La fachada del edificio tiene siete pisos, para ajustarse a las limitaciones de altura en la avenida Pennsylvania, pero la parte de atrás tiene once. El edificio contiene unos 225 000 metros cuadrados, más que el cuartel general del antiguo KGB en Moscú, y es probablemente el edificio policial más grande del mundo. Trabajan en él unas ocho mil personas, la mayoría personal de servicio y de laboratorio. Alrededor de mil agentes trabajan también en el edificio, y no los envidio, como tampoco envidiaba a los policías que trabajan en 1 Pólice Plaza. La, felicidad en el trabajo es directamente proporcional a la distancia de la oficina central a que te encuentras.
Paramos delante del edificio y entramos en un pequeño vestíbulo que daba a un patio.

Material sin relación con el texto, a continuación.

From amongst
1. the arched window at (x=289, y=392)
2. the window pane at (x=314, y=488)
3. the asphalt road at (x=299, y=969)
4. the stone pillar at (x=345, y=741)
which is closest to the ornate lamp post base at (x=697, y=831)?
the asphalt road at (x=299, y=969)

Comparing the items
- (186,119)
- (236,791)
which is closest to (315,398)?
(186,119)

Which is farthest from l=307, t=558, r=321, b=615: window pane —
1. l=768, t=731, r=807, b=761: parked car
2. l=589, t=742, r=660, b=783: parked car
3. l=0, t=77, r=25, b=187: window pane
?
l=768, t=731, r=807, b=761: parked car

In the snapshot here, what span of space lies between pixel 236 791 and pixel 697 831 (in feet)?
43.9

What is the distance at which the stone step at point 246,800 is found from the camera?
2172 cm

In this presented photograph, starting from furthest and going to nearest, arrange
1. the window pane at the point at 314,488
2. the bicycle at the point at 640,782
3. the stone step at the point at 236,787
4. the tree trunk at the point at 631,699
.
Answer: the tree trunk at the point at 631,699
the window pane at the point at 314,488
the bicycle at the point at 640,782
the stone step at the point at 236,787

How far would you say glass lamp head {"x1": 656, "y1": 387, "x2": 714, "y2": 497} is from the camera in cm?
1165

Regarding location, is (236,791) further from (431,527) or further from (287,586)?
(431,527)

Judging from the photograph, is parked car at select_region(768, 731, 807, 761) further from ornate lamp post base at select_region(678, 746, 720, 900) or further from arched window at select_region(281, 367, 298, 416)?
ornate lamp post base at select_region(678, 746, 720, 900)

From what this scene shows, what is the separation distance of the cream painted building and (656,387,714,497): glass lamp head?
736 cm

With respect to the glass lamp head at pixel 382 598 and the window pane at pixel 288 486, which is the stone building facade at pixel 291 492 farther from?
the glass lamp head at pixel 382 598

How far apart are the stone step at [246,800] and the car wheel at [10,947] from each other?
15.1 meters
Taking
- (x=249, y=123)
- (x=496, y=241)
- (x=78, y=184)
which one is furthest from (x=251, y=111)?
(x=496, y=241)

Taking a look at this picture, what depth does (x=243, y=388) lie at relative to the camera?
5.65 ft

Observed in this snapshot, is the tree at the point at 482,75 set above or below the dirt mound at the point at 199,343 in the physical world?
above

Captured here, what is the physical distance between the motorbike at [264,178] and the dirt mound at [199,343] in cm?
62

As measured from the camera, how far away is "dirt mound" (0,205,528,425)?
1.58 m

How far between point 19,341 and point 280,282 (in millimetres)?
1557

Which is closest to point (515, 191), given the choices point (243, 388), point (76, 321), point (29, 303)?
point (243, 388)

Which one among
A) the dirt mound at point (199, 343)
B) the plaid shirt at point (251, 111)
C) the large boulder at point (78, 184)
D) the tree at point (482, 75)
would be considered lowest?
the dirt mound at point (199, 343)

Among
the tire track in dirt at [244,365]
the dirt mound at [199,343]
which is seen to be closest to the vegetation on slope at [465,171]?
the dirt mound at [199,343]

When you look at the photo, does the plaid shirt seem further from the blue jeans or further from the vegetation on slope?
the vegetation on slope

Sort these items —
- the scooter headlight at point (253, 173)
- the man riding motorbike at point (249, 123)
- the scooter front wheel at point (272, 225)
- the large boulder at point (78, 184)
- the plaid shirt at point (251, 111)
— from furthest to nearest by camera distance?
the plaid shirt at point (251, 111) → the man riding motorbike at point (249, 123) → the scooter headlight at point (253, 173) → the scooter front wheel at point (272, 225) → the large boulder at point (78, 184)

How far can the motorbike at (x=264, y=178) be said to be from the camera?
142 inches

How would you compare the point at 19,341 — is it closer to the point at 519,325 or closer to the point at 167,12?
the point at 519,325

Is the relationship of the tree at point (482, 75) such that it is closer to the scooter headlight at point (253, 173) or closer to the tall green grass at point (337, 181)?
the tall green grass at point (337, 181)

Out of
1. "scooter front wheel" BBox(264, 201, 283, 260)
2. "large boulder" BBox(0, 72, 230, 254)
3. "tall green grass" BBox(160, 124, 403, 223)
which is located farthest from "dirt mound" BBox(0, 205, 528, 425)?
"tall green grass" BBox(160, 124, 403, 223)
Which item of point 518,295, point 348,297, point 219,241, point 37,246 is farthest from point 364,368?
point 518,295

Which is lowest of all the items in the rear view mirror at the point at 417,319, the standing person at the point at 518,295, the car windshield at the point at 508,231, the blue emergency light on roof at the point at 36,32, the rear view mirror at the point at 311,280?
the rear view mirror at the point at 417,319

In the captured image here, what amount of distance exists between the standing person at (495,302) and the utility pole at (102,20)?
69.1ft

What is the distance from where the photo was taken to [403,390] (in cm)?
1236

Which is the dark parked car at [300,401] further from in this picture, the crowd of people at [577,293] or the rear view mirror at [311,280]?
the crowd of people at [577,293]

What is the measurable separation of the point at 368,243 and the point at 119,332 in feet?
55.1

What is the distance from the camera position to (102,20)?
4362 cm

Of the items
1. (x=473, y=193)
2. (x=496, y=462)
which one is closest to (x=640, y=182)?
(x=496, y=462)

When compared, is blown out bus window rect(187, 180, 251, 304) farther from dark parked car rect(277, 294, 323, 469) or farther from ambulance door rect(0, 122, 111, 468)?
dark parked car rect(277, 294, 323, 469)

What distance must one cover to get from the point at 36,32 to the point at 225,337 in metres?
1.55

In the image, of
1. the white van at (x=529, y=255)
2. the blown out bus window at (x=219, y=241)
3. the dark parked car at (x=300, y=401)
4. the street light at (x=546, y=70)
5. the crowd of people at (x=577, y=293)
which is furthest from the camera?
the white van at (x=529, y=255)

Mientras esperábamos a nuestro anfitrión, yo me acerqué al patio, que tenía una fuente y bancos como los de los parques, y que yo recordaba de la última vez. En la pared que se levantaba detrás de los bancos había grabada una inscripción, una cita de J. Edgar Hoover, que decía: «El arma más eficaz contra el crimen es la cooperación… los esfuerzos de todas las agencias de cumplimiento de la ley con el apoyo y comprensión del pueblo americano.» Buena cita. Mejor que el lema extraoficial del FBI, que era: «Nosotros no podemos hacer nada malo.»
Ya estoy otra vez. Intentaba acomodar mi actitud, pero es cuestión de ego masculino. Demasiados machos alfa en los servicios policiales.
De todos modos, se veían en una pared las fotos habituales: el presidente, el fiscal general, el director del FBI, etcétera. Los fotografiados tenían aire amistoso y estaban agrupados siguiendo el orden de la cadena de mando, de manera que era de esperar que nadie los confundiese con los criminales más buscados de América.
De hecho, había otra entrada, la entrada por donde comenzaban las visitas guiadas, y en ella se exhibían las fotos policiales de los diez más buscados. Increíblemente, tres fugitivos habían sido detenidos al haber sido identificados por los visitantes. Yo no tenía la menor duda de que la foto de Asad Jalil ocupaba ya el primer puesto. Quizá algún visitante dijera: «Eh, yo le alquilé una habitación a ese tío.» Quizá no.
Había ido allí hacía cinco años para participar en un seminario sobre asesinos en serie. Asistían detectives invitados de todo el país, y todos estaban un poco chiflados, igual que yo. Montamos para el FBI un numerito llamado «Asesinos en serie» en el que, jugando con la semejanza de pronunciación entre las palabras serie, serial y cereal, sobre todo si sesea uno al estilo sureño, llevamos varias cajas de cereales que habían sido acuchilladas, tiroteadas, estranguladas y ahogadas. A nosotros nos pareció la mar de gracioso el asunto pero los sicólogos del FBI pensaron que necesitábamos tratamiento siquiátrico.